━━ Document segment

Differential Diagnosis of Hyperglycinemia and/or Elevated Glycine in CSF

Hyperglycinemia can be observed due to nongenetic causes, such as valproate utilization, false positive newborn screening results, liver failure, and glycine loading. It is also observed in transient glycine encephalopathy, as noted earlier. Intracerebral hemorrhage and hypoxic-ischemic injury can also cause transient elevations in CSF glycine. Biochemical causes of hyperglycinemia caused by deficient activity of the glycine cleavage enzyme system include defects in GCS cofactor synthesis and metabolism, such as pyridoxine-dependent epilepsy and lipoate disorders; abnormal regulation of GCS due to disorders of intracellular cobalamin metabolism (cblX); glycine transport defect (GLYT1 encephalopathy); and inhibition of GCS activity due to metabolites accumulated in organic acidurias (i.e., ketotic hyperglycinemia). These rare disorders are discussed in specialized sources.

━━━━

Work task A
In the section on the differential diagnosis of hyperglycinemia, what term is given for inhibition of GCS activity by metabolites that accumulate in organic acidurias?
Work task B
Condense the paragraph beginning "Hyperglycinemia can be observed due to nongenetic causes" from the section on the differential diagnosis of hyperglycinemia into a bulleted list that keeps its main facts.
Work task C
Write out the section on the differential diagnosis of hyperglycinemia word for word, from "Hyperglycinemia can be" up to and including "in specialized sources.".

━━ Information

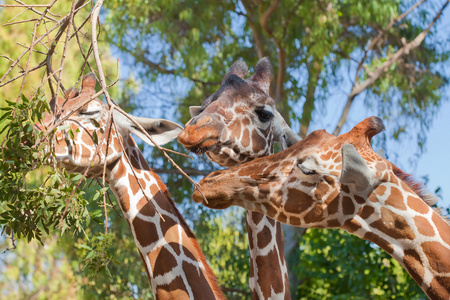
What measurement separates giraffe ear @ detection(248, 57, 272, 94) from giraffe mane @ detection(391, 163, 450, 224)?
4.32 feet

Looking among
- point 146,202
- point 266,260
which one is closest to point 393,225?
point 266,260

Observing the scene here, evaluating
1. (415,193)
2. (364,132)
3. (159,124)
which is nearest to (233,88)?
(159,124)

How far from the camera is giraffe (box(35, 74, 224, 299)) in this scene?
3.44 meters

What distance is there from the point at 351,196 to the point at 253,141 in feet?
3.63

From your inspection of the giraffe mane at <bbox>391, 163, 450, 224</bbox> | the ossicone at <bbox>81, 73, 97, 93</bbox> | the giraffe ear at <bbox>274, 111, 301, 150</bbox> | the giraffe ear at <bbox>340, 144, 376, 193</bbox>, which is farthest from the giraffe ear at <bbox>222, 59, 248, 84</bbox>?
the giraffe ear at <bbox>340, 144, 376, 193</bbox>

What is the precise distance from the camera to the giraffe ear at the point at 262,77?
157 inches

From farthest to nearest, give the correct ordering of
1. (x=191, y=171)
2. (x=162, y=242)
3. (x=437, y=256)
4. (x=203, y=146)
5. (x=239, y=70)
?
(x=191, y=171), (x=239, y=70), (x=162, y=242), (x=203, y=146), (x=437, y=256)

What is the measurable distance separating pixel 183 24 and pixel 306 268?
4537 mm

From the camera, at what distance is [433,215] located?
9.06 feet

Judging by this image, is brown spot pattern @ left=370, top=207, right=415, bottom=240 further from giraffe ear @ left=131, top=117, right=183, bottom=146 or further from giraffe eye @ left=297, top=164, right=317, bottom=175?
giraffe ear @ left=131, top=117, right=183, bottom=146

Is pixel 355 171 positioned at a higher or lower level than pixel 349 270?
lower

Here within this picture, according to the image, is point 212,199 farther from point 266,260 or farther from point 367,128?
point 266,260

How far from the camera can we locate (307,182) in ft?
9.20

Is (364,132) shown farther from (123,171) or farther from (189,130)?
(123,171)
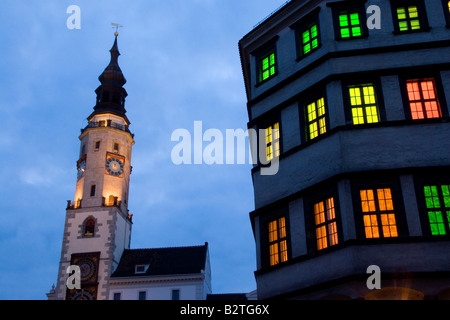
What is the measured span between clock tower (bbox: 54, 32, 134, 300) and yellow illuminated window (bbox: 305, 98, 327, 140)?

━━━━
━━ Information

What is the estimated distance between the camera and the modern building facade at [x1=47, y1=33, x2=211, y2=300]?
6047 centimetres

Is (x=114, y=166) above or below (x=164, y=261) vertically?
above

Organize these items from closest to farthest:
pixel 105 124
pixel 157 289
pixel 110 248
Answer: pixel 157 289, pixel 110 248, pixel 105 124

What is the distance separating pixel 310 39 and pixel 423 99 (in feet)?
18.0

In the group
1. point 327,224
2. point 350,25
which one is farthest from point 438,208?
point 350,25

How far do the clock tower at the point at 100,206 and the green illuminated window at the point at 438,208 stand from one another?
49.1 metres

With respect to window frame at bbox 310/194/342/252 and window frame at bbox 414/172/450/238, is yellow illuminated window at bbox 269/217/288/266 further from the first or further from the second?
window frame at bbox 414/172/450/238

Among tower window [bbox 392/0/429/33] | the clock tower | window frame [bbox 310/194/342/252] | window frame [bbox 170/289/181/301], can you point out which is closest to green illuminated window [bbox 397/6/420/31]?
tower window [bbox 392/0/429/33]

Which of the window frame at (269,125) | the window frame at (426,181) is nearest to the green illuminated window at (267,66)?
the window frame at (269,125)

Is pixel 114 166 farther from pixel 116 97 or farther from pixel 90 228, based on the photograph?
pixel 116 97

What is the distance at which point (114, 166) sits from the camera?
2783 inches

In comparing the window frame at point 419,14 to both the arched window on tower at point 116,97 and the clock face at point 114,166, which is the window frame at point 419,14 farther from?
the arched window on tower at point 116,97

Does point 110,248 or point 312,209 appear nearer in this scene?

━━━━
━━ Information

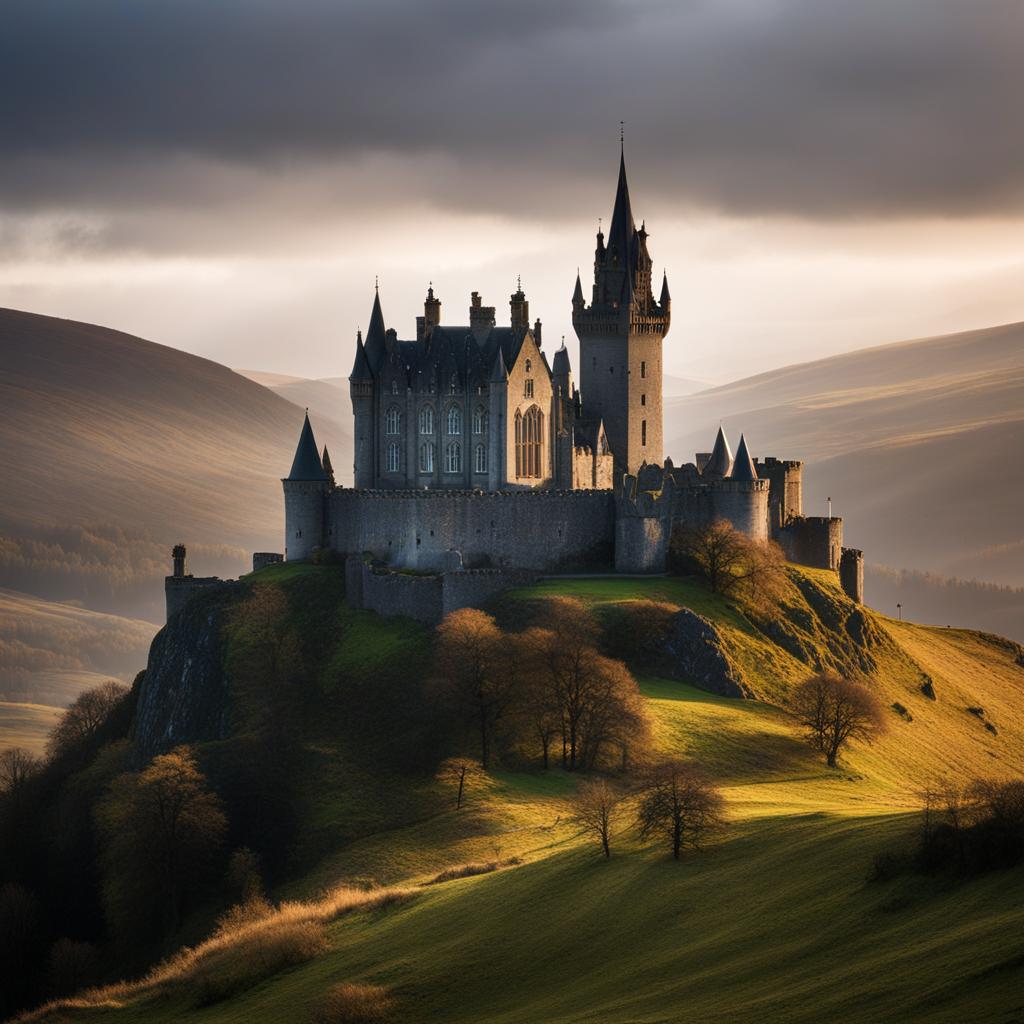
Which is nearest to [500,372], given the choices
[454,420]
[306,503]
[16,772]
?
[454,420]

━━━━

Exercise response A
Ketotic hyperglycinemia.

Exercise response B
- Nongenetic causes of hyperglycinemia: valproate use, false positive newborn screening results, liver failure, and glycine loading.
- Hyperglycinemia also occurs in transient glycine encephalopathy.
- Intracerebral hemorrhage and hypoxic-ischemic injury can transiently raise CSF glycine.
- Biochemical causes involving deficient glycine cleavage enzyme system activity:
  - defects in GCS cofactor synthesis and metabolism (pyridoxine-dependent epilepsy, lipoate disorders)
  - abnormal GCS regulation from disorders of intracellular cobalamin metabolism (cblX)
  - glycine transport defect (GLYT1 encephalopathy)
  - GCS inhibition by metabolites accumulated in organic acidurias (ketotic hyperglycinemia)
- These rare disorders are covered in specialized sources.

Exercise response C
Hyperglycinemia can be observed due to nongenetic causes, such as valproate utilization, false positive newborn screening results, liver failure, and glycine loading. It is also observed in transient glycine encephalopathy, as noted earlier. Intracerebral hemorrhage and hypoxic-ischemic injury can also cause transient elevations in CSF glycine. Biochemical causes of hyperglycinemia caused by deficient activity of the glycine cleavage enzyme system include defects in GCS cofactor synthesis and metabolism, such as pyridoxine-dependent epilepsy and lipoate disorders; abnormal regulation of GCS due to disorders of intracellular cobalamin metabolism (cblX); glycine transport defect (GLYT1 encephalopathy); and inhibition of GCS activity due to metabolites accumulated in organic acidurias (i.e., ketotic hyperglycinemia). These rare disorders are discussed in specialized sources.